Personally, I'm using SpamAssassin with both the Bayesian Filters and Vipul's Razor. Razor is the implementation that creates a checksum on the message and compares it against a database of reported spam from others. This may be the collaborative system you were trying to remember the name of.

I have only once gotten a false positive with SpamAssassin, and that was in a message from Network Solutions. Go figure. Their email asking me to confirm that I wanted to transfer my domain away from them was ridden with spam-terms.

I still get about 10 spams per day that make it through the filters. If you're concerned about legitimate mail not making it through, you can change the sensitivity level of SpamAssassin from the default, which is 5.0 on a 10.0 scale, I believe.

Dolemite


 
RE: Spam Filtering
by leed25d at 4:49 pm EDT, Jul 20, 2003

Decius wrote:
] I thought I would post and see what people's experience has
] been with various spam filtering tools. A few comments:
]

I read my mail with emacs gnus. I split mail from known senders/domains first then run the remainder through SpamAsassin and run Vipul's razor on the rest. I'd say that 10-15 spams per day make it through. I have never found a false positive in over a year.

--lee


 
RE: Spam Filtering
by Laughing Boy at 8:45 am EDT, Jul 21, 2003

Decius wrote:
]What systems are you using? How effective are they?

Xwall for MS Exchange. Has many mechanisms for spam filtering, including black lists, Bayesian filter, verification of MX, blocking IP subnets, etc...

How well does it work? Not very. I have it configured to grab suspected spam and forward it to the recipient as an attachment. This means the user still gets all the spam, but they can set up rules with "inbox assistant" to delete these messages if they desire. This insures that nothing that is incorrectly detected as spam still gets to the intended recipient.

In my experience, with all the configuration I've done, Xwall grabs about 50% of the spam. Thats not bad, but I'd really like to see it catch closer to 90% and improve its accuracy at what is spam and what is not.

I had users dragging their spam out to a public folder on the exchange server. I would then go thru and manually extract IP addresses to build our own custom black list. I quickly realized this was a full-time job and abandoned it after a few weeks.

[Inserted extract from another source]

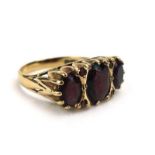A 9ct yellow gold ring set three graduated garnets interspersed with four smaller garnets in a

Legislation will work for spammers based here in the USA, but what about the scores of spammers in other countries?

Laughing Boy


 
RE: Spam Filtering
by bucy at 2:38 pm EDT, Jul 21, 2003

Decius wrote:
] I thought I would post and see what people's experience has
] been with various spam filtering tools. A few comments:
]
] 1. I see spam as a law enforcement problem. The VAST majority
] of the spam I receive contains forged headers and is being
] relayed through systems without permission. If the government
] simply enforced the laws it already has, it could prosecute
] these people for computer fraud. This would eliminate most of
] the problem that I see. The reason that I get all this spam is
] because the government won't enforce their laws. (Although
] they are happy enough to raid internet "bong" dealers. Gosh
] I'm glad to be safe from them.)

Agreed. The big problem is that a lot of it comes from abroad and you need to get the US govt to armtwist Korea, China, Russia, etc.


] 6. This morning I was considering implementing Challenge
] Response for all of my email. This sounds like an effective
] solution. Unfortunately, its not. The problem is that there
] are a number of bots out there, mostly related to ecommerce
] sites, that I probably do need to see email from. I can try to
] list them in my whitelist, but I risk missing something.

PGP is a similar solution -- only accept signed mails -- but lacks critical mass to work. A little weaker than this: I use qmail and often give ecommerce sites addresses like bucy-amazon@gloop.org, etc. Sendmail supports bucy+amazon ... don't know about other MTAs.

] What systems are you using? How effective are they?

I've been using SpamAssassin for awhile now. With a threshhold of 5, I don't think I've gotten a single false positive and I'd guess that the false negative rate is maybe 10%.